Right away I want to reassure anyone who thinks this could be problematic. It is possible to appeal all the way up to the Supreme Court, which can evaluate cases and demand changes. By the way, Justice Lamer, one of the great chief justices of the Supreme Court of Canada, studied the military justice system. He also reassured Quebeckers and Canadians that this does not pose a problem. The judge said that he would make some minor amendments in order to reassure everyone and to make it known that the system is effective.
That being said, it is important to bear in mind that soldiers and military personnel are not an exception. This is another kind of justice, which is sometimes even more expedient. Trials can be held in theatres of operation. If someone's actions require discipline, we must not wait for that individual to return from the theatre of operations to resolve the matter externally. Swifter justice can often be achieved in this way, which is important.
As for the act's provisions, they are rather straightforward. Soldiers face summary trials for minor offences. Those who rule in such cases are not necessarily lawyers or judges, but rather they are often the commander or a superior officer. However, this is only for cases that are not overly serious. More serious cases are tried at courts martial. Four exist at this time, but the bill before us would eliminate two of them in an attempt to condense things and simplify the situation.
I would now like to address the fast tracking process. I would remind the House that this is not the first time that bills have been introduced near the end of a session, with claims that it is an emergency and that we must hurry up and pass the bills before the end of the parliamentary session. We have been fooled in some cases. The best example I can think of was the bill to implement the new veterans charter. The bill passed quickly at first, second and third readings, and that was it. However, there were some problems later on.
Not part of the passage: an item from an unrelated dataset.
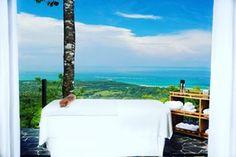 Heavenly massage, heavenly view . . . . . . . . . . . #boutiquehotel #uvita #costarica #bbctravel #worldtravelpics #travelingpost #hotelgoals #travelgram #travelerschoice #luxuryworldtraveler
Thus, it is important to do two things. We must first assess the urgency of the matter and then pass the bill before the end of this session, for all the reasons we have already heard and others that I will explain later on. Furthermore, if we want to avoid making mistakes, we must write a sunset clause into this bill. I do not see a difference between what my hon. Liberal colleague is suggesting, that is, a mandatory review in two years, and a sunset clause. I am anxious to see how this problem will be solved in committee.
If we pass a bill quickly and go to committee this afternoon to try to resolve this once and for all, it is important to give ourselves room to say that if we make the slightest mistake with this bill we have the possibility, even the obligation, to come back to it under a sunset clause. In my opinion, it is very important to keep a sunset clause available in such cases.
What is the urgency with this bill today? That is not terribly complicated. It has to do with the Trépanier decision. As I was saying earlier, there are several levels of appeal in military justice. There is court martial and also the Court Martial Appeal Court. The latter was the level in question: the judges decided that the provisions of the legislation were unconstitutional and contrary to the Canadian Charter of Rights and Freedoms. When the government said it was complicated and that it would like to delay the application of the legislation for a year in order to clean things up, the Appeal Court refused.
This means that as of April 24, no court martial can sit because it was determined that they were in conflict with the Canadian Charter of Rights and Freedoms.
The director of military prosecutions caused the problem. Under the old legislation, he was the one who determined which court martial would hear a case. The judges ruled that this was not fair to the accused. Furthermore, in a civil proceeding, the accused can often choose which type of court to be tried in and can choose to appear before a judge or a jury. This was not possible under the act and that is why it was amended.
In closing, I would say that the work we are doing today is important. The Bloc Québécois understands the urgent need for action. It is clear that we will support this bill at second reading stage.
Nonetheless, we want to do serious work in committee this afternoon, but we know that will not be possible. When we have just half a day to study a bill, we risk making mistakes. To ensure that we have a safety net, adding a sunset clause would be the best course of action. That is why we will introduce one in committee this afternoon.